**Activity:**
Keeping every word the same, return the listing from its first line until the line holding "common name: sambar" has been returned as well.

Data supplied START

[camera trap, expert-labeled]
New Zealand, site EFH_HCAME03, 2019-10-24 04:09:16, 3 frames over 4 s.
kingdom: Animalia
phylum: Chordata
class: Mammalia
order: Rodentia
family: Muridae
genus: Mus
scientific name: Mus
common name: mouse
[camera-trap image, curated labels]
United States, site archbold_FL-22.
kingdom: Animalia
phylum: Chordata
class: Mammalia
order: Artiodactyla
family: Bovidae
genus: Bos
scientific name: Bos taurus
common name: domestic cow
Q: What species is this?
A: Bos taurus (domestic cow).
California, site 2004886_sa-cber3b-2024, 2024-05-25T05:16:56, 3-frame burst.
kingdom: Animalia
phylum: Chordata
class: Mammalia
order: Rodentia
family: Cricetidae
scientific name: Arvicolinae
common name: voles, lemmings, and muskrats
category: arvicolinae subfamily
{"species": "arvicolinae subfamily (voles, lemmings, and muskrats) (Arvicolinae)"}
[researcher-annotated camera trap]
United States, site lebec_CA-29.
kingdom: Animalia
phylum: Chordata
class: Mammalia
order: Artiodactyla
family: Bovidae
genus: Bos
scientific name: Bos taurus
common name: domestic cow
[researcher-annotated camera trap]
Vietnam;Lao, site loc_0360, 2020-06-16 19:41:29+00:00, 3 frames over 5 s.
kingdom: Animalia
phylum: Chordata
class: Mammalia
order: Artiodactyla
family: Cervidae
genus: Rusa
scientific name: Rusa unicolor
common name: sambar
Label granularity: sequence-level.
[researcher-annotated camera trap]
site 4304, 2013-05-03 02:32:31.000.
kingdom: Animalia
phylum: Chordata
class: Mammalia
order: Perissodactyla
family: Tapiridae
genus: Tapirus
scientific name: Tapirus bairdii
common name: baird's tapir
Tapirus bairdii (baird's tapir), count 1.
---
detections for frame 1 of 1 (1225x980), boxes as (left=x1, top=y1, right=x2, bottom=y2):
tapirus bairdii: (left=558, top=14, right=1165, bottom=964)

Data supplied END

**Output for this task:**
[camera trap, expert-labeled]
New Zealand, site EFH_HCAME03, 2019-10-24 04:09:16, 3 frames over 4 s.
kingdom: Animalia
phylum: Chordata
class: Mammalia
order: Rodentia
family: Muridae
genus: Mus
scientific name: Mus
common name: mouse
[camera-trap image, curated labels]
United States, site archbold_FL-22.
kingdom: Animalia
phylum: Chordata
class: Mammalia
order: Artiodactyla
family: Bovidae
genus: Bos
scientific name: Bos taurus
common name: domestic cow
Q: What species is this?
A: Bos taurus (domestic cow).
California, site 2004886_sa-cber3b-2024, 2024-05-25T05:16:56, 3-frame burst.
kingdom: Animalia
phylum: Chordata
class: Mammalia
order: Rodentia
family: Cricetidae
scientific name: Arvicolinae
common name: voles, lemmings, and muskrats
category: arvicolinae subfamily
{"species": "arvicolinae subfamily (voles, lemmings, and muskrats) (Arvicolinae)"}
[researcher-annotated camera trap]
United States, site lebec_CA-29.
kingdom: Animalia
phylum: Chordata
class: Mammalia
order: Artiodactyla
family: Bovidae
genus: Bos
scientific name: Bos taurus
common name: domestic cow
[researcher-annotated camera trap]
Vietnam;Lao, site loc_0360, 2020-06-16 19:41:29+00:00, 3 frames over 5 s.
kingdom: Animalia
phylum: Chordata
class: Mammalia
order: Artiodactyla
family: Cervidae
genus: Rusa
scientific name: Rusa unicolor
common name: sambar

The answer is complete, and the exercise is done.